We use metric learning to frame adversarial regularization as an optimal transport problem.
Our preliminary results indicate that regularizing over invariant perturbations in our framework improves both invariant and sensitivity defense.
- Score: 80.21709045433096
- License: http://creativecommons.org/licenses/by/4.0/
- Abstract: Intentionally crafted adversarial samples have effectively exploited
weaknesses in deep neural networks. A standard method in adversarial robustness
assumes a framework to defend against samples crafted by minimally perturbing a
sample such that its corresponding model output changes. These sensitivity
attacks exploit the model's sensitivity toward task-irrelevant features.
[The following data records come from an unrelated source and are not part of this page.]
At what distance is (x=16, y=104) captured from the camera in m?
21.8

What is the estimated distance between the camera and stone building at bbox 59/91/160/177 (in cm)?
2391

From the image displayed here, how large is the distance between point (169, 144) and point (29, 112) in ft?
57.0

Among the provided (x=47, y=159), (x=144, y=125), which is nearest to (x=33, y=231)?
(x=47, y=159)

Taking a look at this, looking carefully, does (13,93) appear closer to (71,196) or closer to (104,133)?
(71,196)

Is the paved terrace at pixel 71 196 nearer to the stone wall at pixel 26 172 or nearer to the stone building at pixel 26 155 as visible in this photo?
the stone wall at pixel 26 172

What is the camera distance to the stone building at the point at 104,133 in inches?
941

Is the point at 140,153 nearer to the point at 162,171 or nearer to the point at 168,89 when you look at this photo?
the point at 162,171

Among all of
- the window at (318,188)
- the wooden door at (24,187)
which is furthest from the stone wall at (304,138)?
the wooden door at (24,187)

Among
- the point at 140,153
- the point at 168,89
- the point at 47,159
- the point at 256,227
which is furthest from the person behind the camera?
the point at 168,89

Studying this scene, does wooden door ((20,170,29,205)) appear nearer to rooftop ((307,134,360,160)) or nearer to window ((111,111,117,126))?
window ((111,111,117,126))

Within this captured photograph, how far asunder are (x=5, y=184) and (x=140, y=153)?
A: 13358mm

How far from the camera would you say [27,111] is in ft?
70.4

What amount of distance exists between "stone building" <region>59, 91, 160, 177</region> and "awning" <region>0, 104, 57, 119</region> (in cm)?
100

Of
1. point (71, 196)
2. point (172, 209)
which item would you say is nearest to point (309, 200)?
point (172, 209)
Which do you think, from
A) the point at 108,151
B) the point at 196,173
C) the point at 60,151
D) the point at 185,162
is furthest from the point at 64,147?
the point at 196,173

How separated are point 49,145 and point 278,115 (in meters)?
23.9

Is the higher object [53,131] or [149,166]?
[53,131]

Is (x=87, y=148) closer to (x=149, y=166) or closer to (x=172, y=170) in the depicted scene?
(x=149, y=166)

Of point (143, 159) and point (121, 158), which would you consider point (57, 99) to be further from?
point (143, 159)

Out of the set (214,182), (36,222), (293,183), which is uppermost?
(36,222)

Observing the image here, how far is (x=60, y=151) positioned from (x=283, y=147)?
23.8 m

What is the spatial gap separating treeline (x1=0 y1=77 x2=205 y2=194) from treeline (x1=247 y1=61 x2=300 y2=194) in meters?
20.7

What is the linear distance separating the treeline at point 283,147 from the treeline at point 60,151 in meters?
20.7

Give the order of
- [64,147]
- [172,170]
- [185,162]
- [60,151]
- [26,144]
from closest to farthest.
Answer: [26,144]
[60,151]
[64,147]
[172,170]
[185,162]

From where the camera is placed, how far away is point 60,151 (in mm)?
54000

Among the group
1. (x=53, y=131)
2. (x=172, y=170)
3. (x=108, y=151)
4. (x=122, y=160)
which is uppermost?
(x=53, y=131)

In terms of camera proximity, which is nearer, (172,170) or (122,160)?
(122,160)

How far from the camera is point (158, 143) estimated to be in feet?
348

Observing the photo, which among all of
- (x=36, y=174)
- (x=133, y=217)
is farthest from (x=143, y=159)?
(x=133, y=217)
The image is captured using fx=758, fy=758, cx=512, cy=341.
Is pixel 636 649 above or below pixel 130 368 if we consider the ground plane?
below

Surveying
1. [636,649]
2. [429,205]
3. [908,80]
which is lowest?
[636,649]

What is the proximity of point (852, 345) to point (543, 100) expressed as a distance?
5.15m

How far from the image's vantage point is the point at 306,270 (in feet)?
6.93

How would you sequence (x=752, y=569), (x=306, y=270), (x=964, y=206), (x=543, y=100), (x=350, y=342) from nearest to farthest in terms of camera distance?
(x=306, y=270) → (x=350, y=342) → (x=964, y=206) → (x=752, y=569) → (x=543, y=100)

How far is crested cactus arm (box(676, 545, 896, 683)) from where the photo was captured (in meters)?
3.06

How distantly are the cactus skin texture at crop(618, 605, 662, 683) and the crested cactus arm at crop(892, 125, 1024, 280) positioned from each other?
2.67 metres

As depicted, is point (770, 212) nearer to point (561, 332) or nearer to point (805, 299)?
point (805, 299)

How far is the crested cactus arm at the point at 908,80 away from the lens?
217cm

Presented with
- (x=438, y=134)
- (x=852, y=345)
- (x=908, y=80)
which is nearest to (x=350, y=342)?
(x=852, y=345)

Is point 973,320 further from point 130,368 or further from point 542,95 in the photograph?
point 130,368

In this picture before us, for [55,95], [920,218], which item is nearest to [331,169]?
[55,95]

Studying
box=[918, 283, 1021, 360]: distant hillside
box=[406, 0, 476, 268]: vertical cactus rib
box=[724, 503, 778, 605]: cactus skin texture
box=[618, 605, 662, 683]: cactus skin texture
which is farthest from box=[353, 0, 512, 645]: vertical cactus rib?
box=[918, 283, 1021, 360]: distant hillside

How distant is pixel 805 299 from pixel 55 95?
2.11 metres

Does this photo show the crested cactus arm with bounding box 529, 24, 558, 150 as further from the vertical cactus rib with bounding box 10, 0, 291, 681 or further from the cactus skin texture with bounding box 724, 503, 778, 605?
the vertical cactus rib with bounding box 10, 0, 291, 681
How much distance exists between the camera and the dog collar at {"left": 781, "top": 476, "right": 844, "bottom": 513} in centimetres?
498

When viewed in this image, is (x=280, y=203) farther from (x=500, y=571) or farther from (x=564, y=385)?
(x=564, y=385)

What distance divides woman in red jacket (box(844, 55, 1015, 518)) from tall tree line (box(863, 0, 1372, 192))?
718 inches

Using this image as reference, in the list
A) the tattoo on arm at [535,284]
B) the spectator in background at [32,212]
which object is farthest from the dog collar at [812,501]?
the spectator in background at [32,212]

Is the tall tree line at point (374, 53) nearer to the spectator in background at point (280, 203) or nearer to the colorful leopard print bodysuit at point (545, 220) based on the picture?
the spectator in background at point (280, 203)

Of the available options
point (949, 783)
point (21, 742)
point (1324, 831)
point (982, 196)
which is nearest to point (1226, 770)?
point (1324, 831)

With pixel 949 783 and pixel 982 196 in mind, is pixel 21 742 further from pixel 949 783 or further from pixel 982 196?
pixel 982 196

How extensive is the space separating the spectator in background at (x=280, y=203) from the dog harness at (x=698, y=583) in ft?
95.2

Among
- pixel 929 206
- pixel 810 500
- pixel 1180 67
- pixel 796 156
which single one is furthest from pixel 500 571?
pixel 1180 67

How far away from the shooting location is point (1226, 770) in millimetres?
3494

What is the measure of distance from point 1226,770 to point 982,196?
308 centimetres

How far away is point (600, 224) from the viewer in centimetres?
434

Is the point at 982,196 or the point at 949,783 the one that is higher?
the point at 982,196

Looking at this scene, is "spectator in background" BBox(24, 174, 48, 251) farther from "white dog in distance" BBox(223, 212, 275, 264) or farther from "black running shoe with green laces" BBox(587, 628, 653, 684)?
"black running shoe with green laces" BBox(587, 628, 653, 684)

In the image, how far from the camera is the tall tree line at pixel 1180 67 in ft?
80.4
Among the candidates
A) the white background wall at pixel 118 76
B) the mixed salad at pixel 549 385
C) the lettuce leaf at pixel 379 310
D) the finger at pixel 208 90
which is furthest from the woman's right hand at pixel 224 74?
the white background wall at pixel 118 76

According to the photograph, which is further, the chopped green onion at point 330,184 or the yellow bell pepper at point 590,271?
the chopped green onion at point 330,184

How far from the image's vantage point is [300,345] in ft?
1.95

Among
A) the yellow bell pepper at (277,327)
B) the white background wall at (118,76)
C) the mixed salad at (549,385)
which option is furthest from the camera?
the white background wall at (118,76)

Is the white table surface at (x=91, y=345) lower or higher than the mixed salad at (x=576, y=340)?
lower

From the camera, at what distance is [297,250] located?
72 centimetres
Another form of adversarial sample can be crafted via invariance attacks, which
exploit the model underestimating the importance of relevant features. Previous
literature has indicated a tradeoff in defending against both attack types
within a strictly L_p bounded defense. To promote robustness toward both types
of attacks beyond Euclidean distance metrics, we use metric learning to frame
adversarial regularization as an optimal transport problem. Our preliminary
results indicate that regularizing over invariant perturbations in our
framework improves both invariant and sensitivity defense.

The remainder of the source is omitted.